About an hour’s drive north from Mae Kampong is Thepsadej Coffee. This community enterprise of 34 farmers has been producing Geographical Indication coffee, certified by GI Thailand. Similar to Mae Kampong, they eschew monoculture, instead planting coffee alongside many other native vegetation and trees. “Bees play an important part in making our coffee unique. As they are the pollinators collecting pollen from the surrounding flowers including coffee, making for a distinct flavour unique to the area,” said Suwan Thawokhat, the community enterprise leader. Similar to Mae Kampong, Thep Sadet was introduced to coffee by the Royal Project in 1979. Now the enterprise produces about 30 tonnes of coffee a year under the brand Thepsadej Coffee. “The way I see it is that we can’t compete with our neighbour countries by using the economy of scale,” said Suwan who continued, “what we can do is building our values telling our stories along with guaranteeing our quality.” It has not been an easy journey for the coffee farmers. Suwan revealed that it took them four years to receive the certification of GI Thailand and they are applying for the Organic Thailand certification to guarantee the cultivation process.
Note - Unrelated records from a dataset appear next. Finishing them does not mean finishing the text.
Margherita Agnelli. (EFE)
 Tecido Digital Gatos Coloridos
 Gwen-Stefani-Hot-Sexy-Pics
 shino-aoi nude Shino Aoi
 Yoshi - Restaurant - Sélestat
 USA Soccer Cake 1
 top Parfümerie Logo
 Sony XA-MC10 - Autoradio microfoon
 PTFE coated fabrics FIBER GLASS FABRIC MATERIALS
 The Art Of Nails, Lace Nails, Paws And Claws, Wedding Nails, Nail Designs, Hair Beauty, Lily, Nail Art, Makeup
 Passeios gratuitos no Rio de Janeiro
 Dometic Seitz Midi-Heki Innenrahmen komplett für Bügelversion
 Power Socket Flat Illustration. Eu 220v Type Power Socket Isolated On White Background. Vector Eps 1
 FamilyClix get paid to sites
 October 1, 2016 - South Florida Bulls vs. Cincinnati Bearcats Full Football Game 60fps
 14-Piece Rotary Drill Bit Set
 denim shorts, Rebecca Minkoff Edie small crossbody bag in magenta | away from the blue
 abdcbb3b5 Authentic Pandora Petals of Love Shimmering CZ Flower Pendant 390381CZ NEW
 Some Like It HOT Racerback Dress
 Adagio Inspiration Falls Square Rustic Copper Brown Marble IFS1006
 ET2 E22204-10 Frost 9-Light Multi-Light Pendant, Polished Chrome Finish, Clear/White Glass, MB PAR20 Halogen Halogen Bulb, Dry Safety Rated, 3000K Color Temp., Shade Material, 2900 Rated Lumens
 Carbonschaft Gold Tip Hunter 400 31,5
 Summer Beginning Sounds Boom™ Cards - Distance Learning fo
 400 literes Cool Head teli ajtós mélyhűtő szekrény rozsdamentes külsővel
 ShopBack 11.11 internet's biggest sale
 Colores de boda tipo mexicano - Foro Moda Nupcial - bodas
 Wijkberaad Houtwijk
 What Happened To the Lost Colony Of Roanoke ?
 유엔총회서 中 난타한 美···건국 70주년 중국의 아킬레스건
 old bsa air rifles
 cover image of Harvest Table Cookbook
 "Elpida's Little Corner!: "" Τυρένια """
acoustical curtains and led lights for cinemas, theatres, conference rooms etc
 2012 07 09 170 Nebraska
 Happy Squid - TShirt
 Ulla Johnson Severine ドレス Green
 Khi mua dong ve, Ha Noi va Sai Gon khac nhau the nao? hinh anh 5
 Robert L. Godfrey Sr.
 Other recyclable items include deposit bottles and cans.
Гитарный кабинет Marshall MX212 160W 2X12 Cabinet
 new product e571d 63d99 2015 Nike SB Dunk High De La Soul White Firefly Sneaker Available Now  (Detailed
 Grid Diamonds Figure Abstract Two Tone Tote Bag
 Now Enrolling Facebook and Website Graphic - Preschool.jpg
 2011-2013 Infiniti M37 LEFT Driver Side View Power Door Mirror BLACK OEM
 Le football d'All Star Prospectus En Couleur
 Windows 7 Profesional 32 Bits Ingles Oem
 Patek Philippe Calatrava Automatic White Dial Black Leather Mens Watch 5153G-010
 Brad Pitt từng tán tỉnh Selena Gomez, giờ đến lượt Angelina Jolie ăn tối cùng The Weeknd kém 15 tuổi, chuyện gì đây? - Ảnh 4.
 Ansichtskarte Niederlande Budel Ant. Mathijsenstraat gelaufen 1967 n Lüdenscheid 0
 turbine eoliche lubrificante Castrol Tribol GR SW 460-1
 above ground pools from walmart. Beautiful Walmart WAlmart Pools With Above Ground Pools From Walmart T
On a larger scale, for the past 18 years, Wawee Coffee has been one of the most famous coffee brands to have come out of the north. With over 50 contract farmers supplying the brand across the region, this coffee giant continues to expand. “For the past several years we have been focusing our efforts at the top of the supply stream, making sure our sources produce quality coffee. So, it’s about time to expand our reach in the market,” said Kraisit Foosuwan, the board member of Wawee Coffee, who revealed a plan to penetrate the market in Bangkok with more than 30 branches to open within the next year.

The Industrial Promotion Center Region 1 continues its efforts to push for Chiang Mai’s coffee to be world renown and has launched training and knowledge sharing for over 300 farmers and entrepreneurs across the supply chain to create a cluster where they all move Chiang Mai together as a coffee destination.